À l’inverse, Bandiougou, conçue pour le jeune public, privilégie des éléments facilement identifiables. « Quand on voit un artificiel, quand on se reconnaît, quand on voit aussi la famille qui est assise au tout, on sait qu’on est dans une cour ; quand on voit les gardes avec la canne et tout ça, on sait que c’est dans une cour royale », a étayé Adama Kafando. La scénographie devient ainsi un langage permettant au spectateur de se reconnaître dans l’univers représenté et de comprendre plus aisément les messages portés par la pièce.
Au terme de ses travaux, les difficultés rencontrées par l’impétrant, de ses dires, restent la mobilité du scénographe Issa Ouédraogo, dont les multiples déplacements ont allongé le temps consacré à l’étude, ainsi que les conditions de recherche à l’université. Mais malgré les difficultés, dit-il, « nous sommes parvenus au terme de notre travail ».

En effet, Adama Kafando estime avoir contribué à une meilleure compréhension des objets traditionnels mobilisés dans la scénographie burkinabè. Il a ainsi souhaité que son mémoire puisse servir de point de départ à d’autres recherches. « Je suis très content d’avoir, malgré certaines difficultés, réussi à soutenir mon thème. Cela va permettre aux nouveaux venus, à tous ceux qui voudront aborder un travail dans ce sens, de savoir qu’une personne a déjà travaillé sur la scénographie et que cela peut servir de documentation pour élargir dans d’autres aspects de la scénographie », a soutenu M. Kafando.
Un travail considéré comme pionnier
Dans son appréciation du mémoire, le directeur de mémoire, le Dr Pingdwindé Issiaka Tiendrébéogo, absent lors de la présentation, a transmis une note de reconnaissance du travail de l’impétrant, qui a été lue par le Dr Arouna Yaméogo. Dans cette note, le directeur de mémoire a donné un avis favorable à la soutenance, estimant que le travail répond globalement aux exigences d’un mémoire de master II en arts du spectacle et des métiers de la création artistique.

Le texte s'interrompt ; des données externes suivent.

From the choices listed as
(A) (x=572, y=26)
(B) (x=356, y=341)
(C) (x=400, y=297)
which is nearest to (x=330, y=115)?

Le Dr Tiendrébéogo a également estimé que l’impétrant a choisi « une question relativement peu explorée dans les recherches consacrées au théâtre burkinabè : la scénographie. Et ses recherches lui ont permis de dépasser une lecture centrée uniquement sur le texte dramatique, le metteur en scène ou le comédien », a-t-il dit.
Pour le Dr Arouna Yaméogo, enseignant d’art pratique et de sémiologie à l’université Joseph Ki-Zerbo et membre critique, l’analyse relève également l’intérêt scientifique du sujet. « Peu d’étudiants s’aventurent sur la question de la scénographie. C’est une question délicate », a-t-il affirmé, en saluant le choix du candidat.
Pour le Dr Kaboré, « la scénographie joue un grand rôle dans la consistance du théâtre ». Il considère, par ailleurs, le mémoire comme un travail pionnier qui mérite d’être davantage connu.
Le membre critique a ainsi appelé à la poursuite de cette dynamique, notamment à travers la vulgarisation du travail. « Il faut qu’il serve d’exemple », a insisté le Dr Arouna Yaméogo, estimant que cette recherche peut encourager d’autres étudiants à investir des domaines encore peu explorés des études théâtrales.